When people ask me where I get my ideas, I don’t know what to tell them. I’ve always written, because I’ve always read. In fact, I still have a copy of the first story I ever wrote. In labored, oversize lettering, it tells of a prince who was changed into a frog – but who then decided to make the most of his amphibian existence. I have it because my mother, when she was moving, decided she no longer had any use for many of the keepsakes she’d saved over the years. Although I was hurt by this at the time, I now see that she was shedding her former life. Various forms of dementia – normal pressure hydrocephaly and other complications – were taking their toll. She was moving from her condo to assisted living, and she was holding on only to what was vital. To what she thought she could keep.

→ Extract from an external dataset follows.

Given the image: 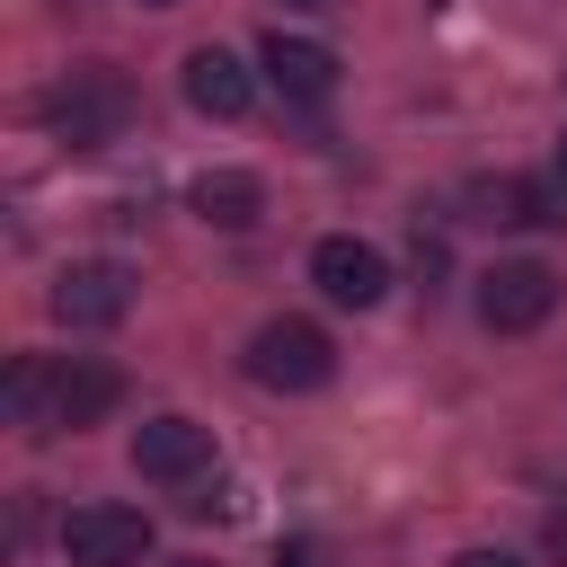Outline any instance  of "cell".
Listing matches in <instances>:
<instances>
[{"label":"cell","instance_id":"2","mask_svg":"<svg viewBox=\"0 0 567 567\" xmlns=\"http://www.w3.org/2000/svg\"><path fill=\"white\" fill-rule=\"evenodd\" d=\"M328 372H337V346H328L319 319H266L248 337V381L257 390H319Z\"/></svg>","mask_w":567,"mask_h":567},{"label":"cell","instance_id":"13","mask_svg":"<svg viewBox=\"0 0 567 567\" xmlns=\"http://www.w3.org/2000/svg\"><path fill=\"white\" fill-rule=\"evenodd\" d=\"M44 381H53L44 354H18V363H9L0 399H9V425H18V434H44Z\"/></svg>","mask_w":567,"mask_h":567},{"label":"cell","instance_id":"10","mask_svg":"<svg viewBox=\"0 0 567 567\" xmlns=\"http://www.w3.org/2000/svg\"><path fill=\"white\" fill-rule=\"evenodd\" d=\"M248 97H257V80H248L221 44H195V53H186V106H195V115L239 124V115H248Z\"/></svg>","mask_w":567,"mask_h":567},{"label":"cell","instance_id":"4","mask_svg":"<svg viewBox=\"0 0 567 567\" xmlns=\"http://www.w3.org/2000/svg\"><path fill=\"white\" fill-rule=\"evenodd\" d=\"M549 310H558V275H549L540 257H505V266L478 275V319H487L496 337H523V328H540Z\"/></svg>","mask_w":567,"mask_h":567},{"label":"cell","instance_id":"12","mask_svg":"<svg viewBox=\"0 0 567 567\" xmlns=\"http://www.w3.org/2000/svg\"><path fill=\"white\" fill-rule=\"evenodd\" d=\"M195 213H204L213 230H248V221L266 213V186H257L248 168H204V177H195Z\"/></svg>","mask_w":567,"mask_h":567},{"label":"cell","instance_id":"17","mask_svg":"<svg viewBox=\"0 0 567 567\" xmlns=\"http://www.w3.org/2000/svg\"><path fill=\"white\" fill-rule=\"evenodd\" d=\"M452 567H523V558H514V549H461Z\"/></svg>","mask_w":567,"mask_h":567},{"label":"cell","instance_id":"20","mask_svg":"<svg viewBox=\"0 0 567 567\" xmlns=\"http://www.w3.org/2000/svg\"><path fill=\"white\" fill-rule=\"evenodd\" d=\"M558 177H567V142H558Z\"/></svg>","mask_w":567,"mask_h":567},{"label":"cell","instance_id":"1","mask_svg":"<svg viewBox=\"0 0 567 567\" xmlns=\"http://www.w3.org/2000/svg\"><path fill=\"white\" fill-rule=\"evenodd\" d=\"M44 124H53L71 151H106V142L133 124V89H124V71H106V62L71 71V80L44 97Z\"/></svg>","mask_w":567,"mask_h":567},{"label":"cell","instance_id":"8","mask_svg":"<svg viewBox=\"0 0 567 567\" xmlns=\"http://www.w3.org/2000/svg\"><path fill=\"white\" fill-rule=\"evenodd\" d=\"M133 470L142 478H204L213 470V425H195V416H151L142 434H133Z\"/></svg>","mask_w":567,"mask_h":567},{"label":"cell","instance_id":"21","mask_svg":"<svg viewBox=\"0 0 567 567\" xmlns=\"http://www.w3.org/2000/svg\"><path fill=\"white\" fill-rule=\"evenodd\" d=\"M151 9H177V0H151Z\"/></svg>","mask_w":567,"mask_h":567},{"label":"cell","instance_id":"5","mask_svg":"<svg viewBox=\"0 0 567 567\" xmlns=\"http://www.w3.org/2000/svg\"><path fill=\"white\" fill-rule=\"evenodd\" d=\"M310 284H319L337 310H372V301L390 292V257H381L372 239H346V230H337V239L310 248Z\"/></svg>","mask_w":567,"mask_h":567},{"label":"cell","instance_id":"14","mask_svg":"<svg viewBox=\"0 0 567 567\" xmlns=\"http://www.w3.org/2000/svg\"><path fill=\"white\" fill-rule=\"evenodd\" d=\"M186 514H195V523H213V514H239V487H230V478H195Z\"/></svg>","mask_w":567,"mask_h":567},{"label":"cell","instance_id":"7","mask_svg":"<svg viewBox=\"0 0 567 567\" xmlns=\"http://www.w3.org/2000/svg\"><path fill=\"white\" fill-rule=\"evenodd\" d=\"M115 399H124V372L71 354V363H53V381H44V434H62V425H97Z\"/></svg>","mask_w":567,"mask_h":567},{"label":"cell","instance_id":"11","mask_svg":"<svg viewBox=\"0 0 567 567\" xmlns=\"http://www.w3.org/2000/svg\"><path fill=\"white\" fill-rule=\"evenodd\" d=\"M266 80H275L292 106H319V97L337 89V53L310 44V35H284V27H275V35H266Z\"/></svg>","mask_w":567,"mask_h":567},{"label":"cell","instance_id":"15","mask_svg":"<svg viewBox=\"0 0 567 567\" xmlns=\"http://www.w3.org/2000/svg\"><path fill=\"white\" fill-rule=\"evenodd\" d=\"M275 567H328V549H319V540H284V549H275Z\"/></svg>","mask_w":567,"mask_h":567},{"label":"cell","instance_id":"6","mask_svg":"<svg viewBox=\"0 0 567 567\" xmlns=\"http://www.w3.org/2000/svg\"><path fill=\"white\" fill-rule=\"evenodd\" d=\"M124 310H133V275H124L115 257L62 266V284H53V319H62V328H115Z\"/></svg>","mask_w":567,"mask_h":567},{"label":"cell","instance_id":"16","mask_svg":"<svg viewBox=\"0 0 567 567\" xmlns=\"http://www.w3.org/2000/svg\"><path fill=\"white\" fill-rule=\"evenodd\" d=\"M540 549L567 567V505H549V523H540Z\"/></svg>","mask_w":567,"mask_h":567},{"label":"cell","instance_id":"9","mask_svg":"<svg viewBox=\"0 0 567 567\" xmlns=\"http://www.w3.org/2000/svg\"><path fill=\"white\" fill-rule=\"evenodd\" d=\"M470 221L487 230H523V221H567V177H478L470 186Z\"/></svg>","mask_w":567,"mask_h":567},{"label":"cell","instance_id":"18","mask_svg":"<svg viewBox=\"0 0 567 567\" xmlns=\"http://www.w3.org/2000/svg\"><path fill=\"white\" fill-rule=\"evenodd\" d=\"M168 567H213V558H168Z\"/></svg>","mask_w":567,"mask_h":567},{"label":"cell","instance_id":"3","mask_svg":"<svg viewBox=\"0 0 567 567\" xmlns=\"http://www.w3.org/2000/svg\"><path fill=\"white\" fill-rule=\"evenodd\" d=\"M62 549H71V567H142L151 558V514L142 505H71V523H62Z\"/></svg>","mask_w":567,"mask_h":567},{"label":"cell","instance_id":"19","mask_svg":"<svg viewBox=\"0 0 567 567\" xmlns=\"http://www.w3.org/2000/svg\"><path fill=\"white\" fill-rule=\"evenodd\" d=\"M284 9H328V0H284Z\"/></svg>","mask_w":567,"mask_h":567}]
</instances>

My mother was my first reader and has been, over the years, one of my biggest supporters. It wasn’t easy for any of us. Both my brother and my sister developed schizophrenia while I was still a child, and while that made me, by default, my mother’s favorite – the good child – the price was way too high. That story of adaptation – that resigned frog – wasn’t simply a fable. We made do. We moved on. Family dynamics being what they are, we had other issues over the years – issues I poke loving fun at in Shades of Grey, as Dulcie fights with her neo-hippie mother and mourns her absent father. In a way, my life was designed to make a writer out of me. When I wrote about our family, in Mad House, my first nonfiction book, this caused my mother pain, I know. But whatever else was going on, I could always count on her to read my work. Once I started writing mysteries, I think she quite enjoyed them.

I am very aware of another sad irony. While I’m loving Dulcie Schwartz, I have another project out making the rounds. Called Dogs Don’t Lie, it’s my tongue-in-cheek hardboiled mystery, what I’ve labeled a “pet noir,” with a bad-girl animal psychic, and I and my agent thinks its some of my best writing yet. I’d told my mother something about it while I was writing it. But I didn’t tell her all. Because, you see, dementia plays a role in Dogs Don’t Lie, and it’s not a pretty one. For months, I wondered about this – wondered how far I dared push it. Would any publisher take an interest? If so, how long would publication take? Now, I know I don’t have to worry. Even if we were to get an offer tomorrow, my mother will probably not live to see it published. Even if she did, she wouldn’t be able to read it. I’m launching a new book and a new series, but it’s my mother who is fading into shades of grey.